Пока мы можем говорить (Козлова) - страница 36

Прошло около полугода с момента пропажи первого ребенка, и к этому времени уже одиннадцать семей жили в горьком тихом ожидании, которое у большинства взрослых быстро переходило в глухую апатию и тоску. И тут случилось событие, взбудоражившее весь город, – обсуждали его шепотом, то ли из суеверного страха, то ли чтобы не спугнуть удачу: а вдруг и остальным бедолагам так же повезет? Лена Курочкина, по обыкновению спавшая головой к входной двери, проснулась в половине третьего ночи от того, что за дверью сказали: «Мама, открой». Сначала Лене показалось, что голос приснился – что-то подобное снилось ей каждую ночь. Она поднялась, отодвинула ненавистный матрас в сторону и, сжимая на груди ночнушку, чтобы не выскочило сердце, приоткрыла дверь. За дверью стояла Ксюша – серая, с отросшими, тусклыми, какими-то не своими волосами и в той же школьной форме, в которой ушла тем утром в школу.

Люди шептались по углам, что Лене Бог помог за ее веру, мол, отмолила, а алкоголикам Пасечникам, скорее всего, ничего не светит. Но прошел месяц – вернулась и Лариса. Она среди бела дня шла к подъезду на глазах большинства жильцов ее дома – в тот момент подвезли из села дешевую картошку и народ резво высыпал к грузовику с пакетами и холщовыми сумками. Лариса шла, глядя прямо перед собой, и вокруг нее роилось что-то такое, будто еле видимый пыльный кокон, будто муар вокруг изображения на старой фотографии. По словам матери, девочка вошла в дом, молча направилась к своей кровати, легла и проспала больше суток.

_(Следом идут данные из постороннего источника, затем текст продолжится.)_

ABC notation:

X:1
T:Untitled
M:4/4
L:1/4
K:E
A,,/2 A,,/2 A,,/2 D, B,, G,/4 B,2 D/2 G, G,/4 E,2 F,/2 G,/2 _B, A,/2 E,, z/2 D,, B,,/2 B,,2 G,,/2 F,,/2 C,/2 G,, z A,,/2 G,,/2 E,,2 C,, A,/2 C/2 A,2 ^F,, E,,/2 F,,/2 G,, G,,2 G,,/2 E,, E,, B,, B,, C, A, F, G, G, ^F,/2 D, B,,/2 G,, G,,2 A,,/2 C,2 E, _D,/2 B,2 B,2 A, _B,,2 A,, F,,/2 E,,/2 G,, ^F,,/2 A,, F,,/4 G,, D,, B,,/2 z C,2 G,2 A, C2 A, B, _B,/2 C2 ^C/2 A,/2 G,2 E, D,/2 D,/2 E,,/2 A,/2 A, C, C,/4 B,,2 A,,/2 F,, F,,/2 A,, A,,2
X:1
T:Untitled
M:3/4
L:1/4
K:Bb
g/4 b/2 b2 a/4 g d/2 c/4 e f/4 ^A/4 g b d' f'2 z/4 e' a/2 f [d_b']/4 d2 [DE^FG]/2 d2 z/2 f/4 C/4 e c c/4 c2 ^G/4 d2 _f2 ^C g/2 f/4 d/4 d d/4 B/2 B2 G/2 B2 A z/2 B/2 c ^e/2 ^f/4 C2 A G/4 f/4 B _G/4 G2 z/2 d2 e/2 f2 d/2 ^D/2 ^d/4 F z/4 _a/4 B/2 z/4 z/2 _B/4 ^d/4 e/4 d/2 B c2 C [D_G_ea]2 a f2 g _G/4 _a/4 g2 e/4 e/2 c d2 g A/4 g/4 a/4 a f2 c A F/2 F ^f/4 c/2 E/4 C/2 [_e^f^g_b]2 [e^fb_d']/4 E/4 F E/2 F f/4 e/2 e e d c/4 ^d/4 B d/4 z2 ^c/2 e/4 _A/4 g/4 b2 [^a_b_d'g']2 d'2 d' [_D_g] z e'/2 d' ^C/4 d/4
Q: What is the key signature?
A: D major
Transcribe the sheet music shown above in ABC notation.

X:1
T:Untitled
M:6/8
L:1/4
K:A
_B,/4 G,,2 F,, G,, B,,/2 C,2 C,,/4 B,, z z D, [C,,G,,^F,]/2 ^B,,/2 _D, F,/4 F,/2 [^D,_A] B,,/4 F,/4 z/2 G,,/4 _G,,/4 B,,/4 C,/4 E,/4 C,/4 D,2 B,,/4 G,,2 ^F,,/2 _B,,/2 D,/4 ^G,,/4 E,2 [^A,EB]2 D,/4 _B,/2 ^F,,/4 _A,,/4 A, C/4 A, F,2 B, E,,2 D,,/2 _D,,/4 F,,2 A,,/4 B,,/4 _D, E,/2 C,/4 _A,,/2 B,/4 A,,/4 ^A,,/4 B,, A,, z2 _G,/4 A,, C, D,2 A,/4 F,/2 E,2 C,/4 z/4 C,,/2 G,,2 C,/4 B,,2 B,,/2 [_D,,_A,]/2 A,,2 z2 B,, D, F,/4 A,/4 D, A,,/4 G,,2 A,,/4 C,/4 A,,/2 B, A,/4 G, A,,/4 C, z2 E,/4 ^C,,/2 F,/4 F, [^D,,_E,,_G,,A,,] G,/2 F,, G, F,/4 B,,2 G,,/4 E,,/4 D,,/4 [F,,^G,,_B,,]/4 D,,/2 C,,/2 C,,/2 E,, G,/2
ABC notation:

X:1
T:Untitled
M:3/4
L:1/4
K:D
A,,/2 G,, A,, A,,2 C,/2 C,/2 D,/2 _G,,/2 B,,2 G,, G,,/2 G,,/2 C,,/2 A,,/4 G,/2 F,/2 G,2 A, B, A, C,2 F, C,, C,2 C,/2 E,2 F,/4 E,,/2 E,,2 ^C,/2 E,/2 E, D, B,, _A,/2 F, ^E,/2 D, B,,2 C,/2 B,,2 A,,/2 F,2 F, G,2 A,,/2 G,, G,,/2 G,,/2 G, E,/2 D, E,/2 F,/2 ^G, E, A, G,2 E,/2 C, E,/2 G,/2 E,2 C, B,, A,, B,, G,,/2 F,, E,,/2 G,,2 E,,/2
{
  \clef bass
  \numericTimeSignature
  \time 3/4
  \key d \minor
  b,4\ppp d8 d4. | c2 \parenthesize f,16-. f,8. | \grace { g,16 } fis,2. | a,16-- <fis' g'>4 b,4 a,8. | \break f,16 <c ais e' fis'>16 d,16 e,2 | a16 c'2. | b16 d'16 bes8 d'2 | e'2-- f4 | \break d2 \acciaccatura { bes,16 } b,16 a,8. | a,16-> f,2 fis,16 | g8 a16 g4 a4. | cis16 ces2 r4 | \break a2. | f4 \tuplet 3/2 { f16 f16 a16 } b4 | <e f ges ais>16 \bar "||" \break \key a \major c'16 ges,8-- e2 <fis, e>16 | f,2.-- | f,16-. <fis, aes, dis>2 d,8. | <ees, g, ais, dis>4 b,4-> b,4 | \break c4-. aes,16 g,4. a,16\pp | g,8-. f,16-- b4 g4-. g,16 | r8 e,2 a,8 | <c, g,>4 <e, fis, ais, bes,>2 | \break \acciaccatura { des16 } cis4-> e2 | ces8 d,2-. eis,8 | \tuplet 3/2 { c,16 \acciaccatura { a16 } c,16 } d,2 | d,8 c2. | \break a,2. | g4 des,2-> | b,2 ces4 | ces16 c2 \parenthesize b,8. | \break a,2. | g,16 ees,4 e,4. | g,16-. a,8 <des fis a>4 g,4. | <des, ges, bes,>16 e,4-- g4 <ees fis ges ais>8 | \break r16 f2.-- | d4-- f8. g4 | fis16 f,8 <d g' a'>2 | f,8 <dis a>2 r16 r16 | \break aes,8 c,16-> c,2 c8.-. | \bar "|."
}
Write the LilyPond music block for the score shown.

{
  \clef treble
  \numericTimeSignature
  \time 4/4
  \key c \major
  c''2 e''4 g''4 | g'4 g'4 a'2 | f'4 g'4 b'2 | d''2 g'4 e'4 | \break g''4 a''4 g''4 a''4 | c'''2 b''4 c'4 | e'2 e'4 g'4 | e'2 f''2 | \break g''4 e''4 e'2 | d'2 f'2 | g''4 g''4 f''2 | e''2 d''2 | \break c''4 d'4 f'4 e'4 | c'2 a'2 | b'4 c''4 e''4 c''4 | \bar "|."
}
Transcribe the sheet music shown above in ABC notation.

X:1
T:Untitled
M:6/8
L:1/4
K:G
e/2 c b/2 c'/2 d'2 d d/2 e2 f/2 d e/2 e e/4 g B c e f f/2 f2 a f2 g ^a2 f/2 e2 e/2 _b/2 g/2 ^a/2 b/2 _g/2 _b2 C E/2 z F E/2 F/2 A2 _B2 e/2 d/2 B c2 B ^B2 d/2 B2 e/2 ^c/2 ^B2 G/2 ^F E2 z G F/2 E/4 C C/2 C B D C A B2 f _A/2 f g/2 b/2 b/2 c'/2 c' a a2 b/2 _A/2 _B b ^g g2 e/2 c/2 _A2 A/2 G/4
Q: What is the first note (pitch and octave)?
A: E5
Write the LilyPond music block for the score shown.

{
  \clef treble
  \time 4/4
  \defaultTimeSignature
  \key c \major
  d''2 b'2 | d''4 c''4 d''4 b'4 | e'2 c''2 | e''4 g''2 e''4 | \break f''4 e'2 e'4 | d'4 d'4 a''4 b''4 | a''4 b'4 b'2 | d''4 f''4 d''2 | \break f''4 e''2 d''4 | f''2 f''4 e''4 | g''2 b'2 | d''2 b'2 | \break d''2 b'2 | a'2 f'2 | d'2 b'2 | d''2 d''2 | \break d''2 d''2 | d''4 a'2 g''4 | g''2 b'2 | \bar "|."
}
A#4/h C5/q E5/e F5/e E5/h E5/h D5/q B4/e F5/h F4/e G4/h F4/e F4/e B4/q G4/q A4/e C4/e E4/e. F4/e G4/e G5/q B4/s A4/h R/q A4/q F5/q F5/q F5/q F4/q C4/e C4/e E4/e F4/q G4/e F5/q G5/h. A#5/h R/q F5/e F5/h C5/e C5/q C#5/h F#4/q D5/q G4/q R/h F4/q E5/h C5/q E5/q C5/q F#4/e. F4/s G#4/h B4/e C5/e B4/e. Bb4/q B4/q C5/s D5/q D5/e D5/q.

Так, один за другим, стали возвращаться пропавшие дети, вернулась примерно половина от общего числа, и не было более замкнутых семей в городе, чем эти, казалось бы, счастливчики. Даже те, кто еще не дождался своих, но ждал теперь с удвоенной силой – даже они пытались держаться ближе к людям, потому что долгое одинокое горе невыносимо. А вот эти, облагодетельствованные, окопались наглухо, никого не впускали, на людях появлялись как можно реже и детей своих не выпускали никуда. Несколько семей снялись и уехали из города, даже ближайшим соседям не сказав нового адреса, и по городу поползли разговоры, что вернувшиеся дети – не такие, что-то с ними сильно неладно. С чьей-то легкой руки их стали называть «порчеными» – конечно, за глаза. Да только был случай, когда папа Ларисы Пасечник, «сука Васяня», столкнулся по пьяни возле ларька с бывшим своим ненавистным начальником смены Палычем, а тот пребывал в похожей кондиции, то есть находился в состоянии трехдневного запоя. Слово за слово, освежили старый конфликт интересов, в развитие которого Палыч имел несчастье сказать: «Вали домой, козлина, и дочке своей порченой указывай!» В ответ Васяня засадил ему кулачищем между глаз, уложил, как опытный забойщик скота кабанчика небольшого укладывает – чтобы наверняка и без кровопролития. С тех пор прочно сидит где-то в Сумской области, и, говорят, жена его только перекрестилась с облегчением: одной бедой меньше.